◆ Brano proposto
_ _ _ _

Vecchia vita e nuova vita (4:17-24).

   “Questo dunque io dico e attesto nel Signore: non comportatevi più come si comportano i pagani nella vanità dei loro pensieri, con l’intelligenza ottenebrata, estranei alla vita di Dio, a motivo dell’ignoranza che è in loro, a motivo dell’indurimento del loro cuore. Essi, avendo perduto ogni sentimento, si sono abbandonati alla dissolutezza fino a commettere ogni specie di impurità con avidità insaziabile. Ma voi non è così che avete imparato a conoscere Cristo”. –  4:17-20.

   Situazione dei pagani:

  1. Loro direttiva è la “vanità dei loro pensieri” (v. 17). Mancano di stabilità perché mancano della base sicura dell’insegnamento apostolico (che è l’interpretazione esatta del pensiero di Yeshùa) che si comprende alla luce dello spirito santo. Contro questa “intelligenza ottenebrata” (v. 18) che rende “estranei alla vita di Dio” (v. 18) c’è la saggezza di Dio. – Cfr. 1Cor 1:18-25;2:6-10.
  2.  La loro situazione è perciò tragica: Non riescono a capire la verità perché hanno l’“intelligenza ottenebrata”, “i loro ragionamenti li rendono come ciechi” (v.17, PdS). “Il loro cuore indurito li fa diventare ignoranti” (v. 18, PdS). Il cuore, nella Bibbia, è la sede dei pensieri: significa, quindi, che i loro pensieri sono incalliti nella loro ignoranza. Non è questione di sentimenti, come sembra aver inteso TNM che – interpretando “cuore” alla maniera occidentale – traduce: “insensibilità del loro cuore”. Qui si parla della mente, non dei sentimenti: “Futilità della loro mente” (v. 17, TNM), “Sono mentalmente nelle tenebre” (v. 18, TNM), “A causa dell’ignoranza che è in loro” (v. 18, TNM). È la loro volontà ad essere indurita. La volontà è frutto dei pensieri e delle idee che si hanno. Chi non ha volontà non ha grandi idee.

_ _ _ _

◆ Insieme di dati
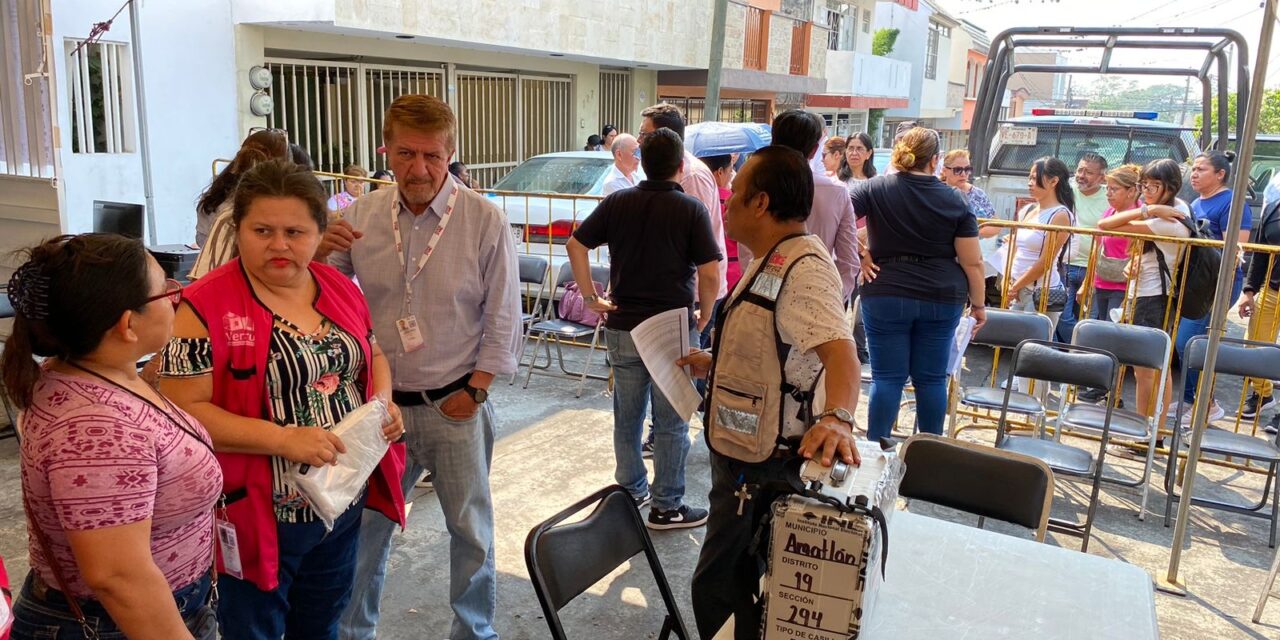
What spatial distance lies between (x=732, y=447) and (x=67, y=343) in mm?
1560

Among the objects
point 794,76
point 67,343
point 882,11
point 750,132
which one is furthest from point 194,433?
point 882,11

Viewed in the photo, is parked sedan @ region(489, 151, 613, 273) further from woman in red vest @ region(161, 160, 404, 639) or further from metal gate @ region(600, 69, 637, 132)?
metal gate @ region(600, 69, 637, 132)

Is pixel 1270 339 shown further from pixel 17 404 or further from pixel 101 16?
pixel 101 16

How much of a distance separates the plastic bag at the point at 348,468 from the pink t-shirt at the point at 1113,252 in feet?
16.7

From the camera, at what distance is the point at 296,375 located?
2094 mm

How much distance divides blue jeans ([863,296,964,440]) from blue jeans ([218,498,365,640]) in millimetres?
2661

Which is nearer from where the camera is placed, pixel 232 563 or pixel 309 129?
pixel 232 563

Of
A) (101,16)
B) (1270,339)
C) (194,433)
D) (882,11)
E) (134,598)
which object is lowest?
(1270,339)

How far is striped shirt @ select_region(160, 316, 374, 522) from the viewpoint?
1975 millimetres

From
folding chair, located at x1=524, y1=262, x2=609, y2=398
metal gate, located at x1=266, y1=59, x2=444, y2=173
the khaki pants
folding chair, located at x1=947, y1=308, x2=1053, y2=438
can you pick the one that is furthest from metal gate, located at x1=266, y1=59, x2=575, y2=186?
the khaki pants

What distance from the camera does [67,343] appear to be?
1588 millimetres

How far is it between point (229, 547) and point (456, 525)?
2.74 feet

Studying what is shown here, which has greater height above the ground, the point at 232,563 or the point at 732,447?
the point at 732,447

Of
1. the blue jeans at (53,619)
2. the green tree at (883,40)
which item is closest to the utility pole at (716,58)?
the blue jeans at (53,619)
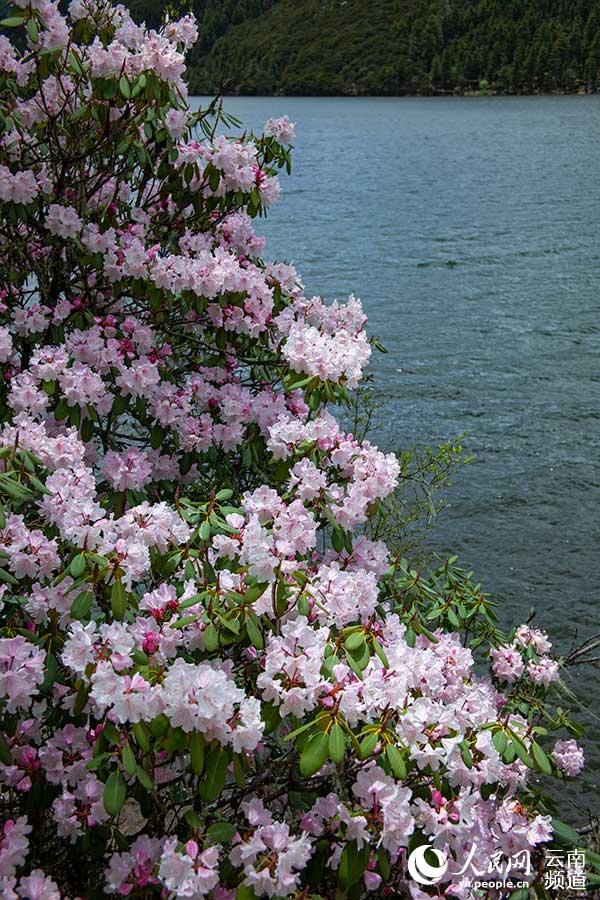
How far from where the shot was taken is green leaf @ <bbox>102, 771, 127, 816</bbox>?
6.95 feet

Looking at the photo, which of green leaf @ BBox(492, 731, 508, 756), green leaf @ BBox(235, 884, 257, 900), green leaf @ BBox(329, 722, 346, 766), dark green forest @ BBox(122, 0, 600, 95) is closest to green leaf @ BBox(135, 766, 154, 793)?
green leaf @ BBox(235, 884, 257, 900)

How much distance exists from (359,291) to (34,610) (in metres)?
13.0

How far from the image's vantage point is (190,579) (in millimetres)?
2457

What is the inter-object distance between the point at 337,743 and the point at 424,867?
0.50 metres

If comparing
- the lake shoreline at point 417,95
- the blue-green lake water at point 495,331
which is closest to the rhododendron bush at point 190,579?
the blue-green lake water at point 495,331

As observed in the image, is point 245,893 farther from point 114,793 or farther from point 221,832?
point 114,793

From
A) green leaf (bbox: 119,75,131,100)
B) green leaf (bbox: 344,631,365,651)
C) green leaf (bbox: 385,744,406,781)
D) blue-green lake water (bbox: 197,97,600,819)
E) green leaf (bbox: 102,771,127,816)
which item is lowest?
blue-green lake water (bbox: 197,97,600,819)

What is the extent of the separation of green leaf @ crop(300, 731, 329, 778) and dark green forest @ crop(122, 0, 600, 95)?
8442cm

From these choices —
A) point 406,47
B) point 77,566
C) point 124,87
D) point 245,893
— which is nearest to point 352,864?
point 245,893

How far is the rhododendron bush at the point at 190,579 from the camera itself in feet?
7.12

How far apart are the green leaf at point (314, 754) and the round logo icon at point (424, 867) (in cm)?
41

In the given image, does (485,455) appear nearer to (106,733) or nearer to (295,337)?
(295,337)

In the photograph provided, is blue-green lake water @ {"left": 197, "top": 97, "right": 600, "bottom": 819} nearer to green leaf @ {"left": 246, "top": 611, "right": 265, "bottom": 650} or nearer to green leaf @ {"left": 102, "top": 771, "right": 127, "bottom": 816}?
green leaf @ {"left": 246, "top": 611, "right": 265, "bottom": 650}

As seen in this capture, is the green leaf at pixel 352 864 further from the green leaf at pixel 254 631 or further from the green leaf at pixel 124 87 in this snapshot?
the green leaf at pixel 124 87
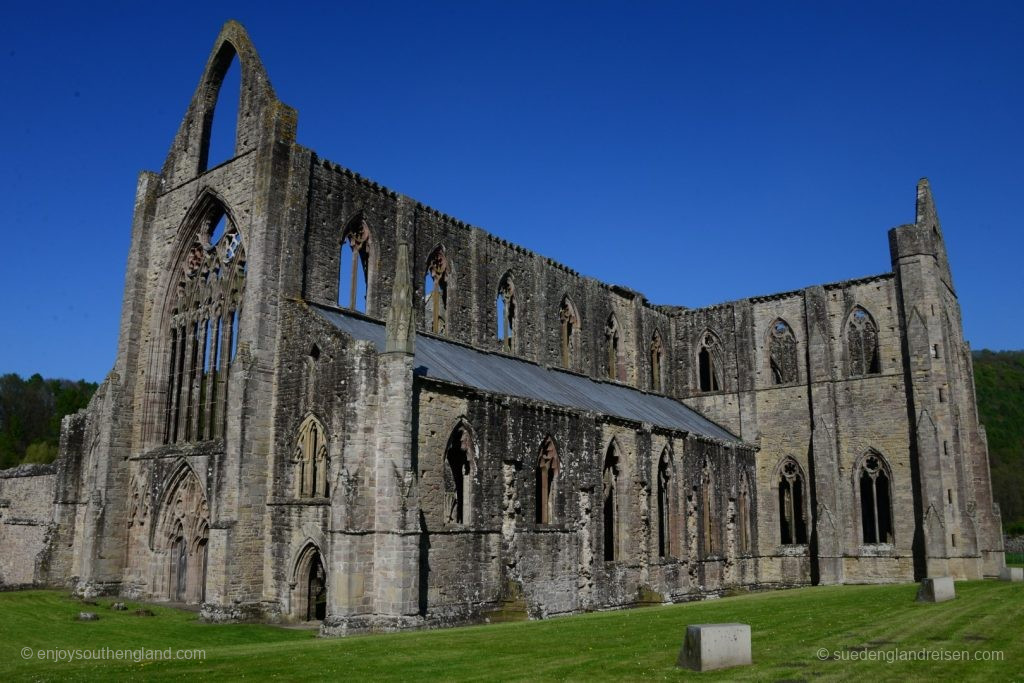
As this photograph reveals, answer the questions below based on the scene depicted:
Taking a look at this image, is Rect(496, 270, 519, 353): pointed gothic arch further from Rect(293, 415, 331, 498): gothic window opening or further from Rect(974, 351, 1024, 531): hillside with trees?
Rect(974, 351, 1024, 531): hillside with trees

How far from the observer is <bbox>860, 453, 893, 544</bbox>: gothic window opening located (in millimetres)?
35469

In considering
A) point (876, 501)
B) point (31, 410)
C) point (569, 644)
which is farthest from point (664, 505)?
point (31, 410)

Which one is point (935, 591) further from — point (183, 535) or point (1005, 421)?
point (1005, 421)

_ _ _ _

◆ Consegne dell'esercizio
a) Trascrivi il passo del brano proposto a partire da "2.  La loro" e fino a "ha grandi idee.".
b) Quante righe dell'insieme di dati contengono la parola "furthest"? Indica soltanto il numero.

◆ Le soluzioni
a)
2.  La loro situazione è perciò tragica: Non riescono a capire la verità perché hanno l’“intelligenza ottenebrata”, “i loro ragionamenti li rendono come ciechi” (v.17, PdS). “Il loro cuore indurito li fa diventare ignoranti” (v. 18, PdS). Il cuore, nella Bibbia, è la sede dei pensieri: significa, quindi, che i loro pensieri sono incalliti nella loro ignoranza. Non è questione di sentimenti, come sembra aver inteso TNM che – interpretando “cuore” alla maniera occidentale – traduce: “insensibilità del loro cuore”. Qui si parla della mente, non dei sentimenti: “Futilità della loro mente” (v. 17, TNM), “Sono mentalmente nelle tenebre” (v. 18, TNM), “A causa dell’ignoranza che è in loro” (v. 18, TNM). È la loro volontà ad essere indurita. La volontà è frutto dei pensieri e delle idee che si hanno. Chi non ha volontà non ha grandi idee.

b) 2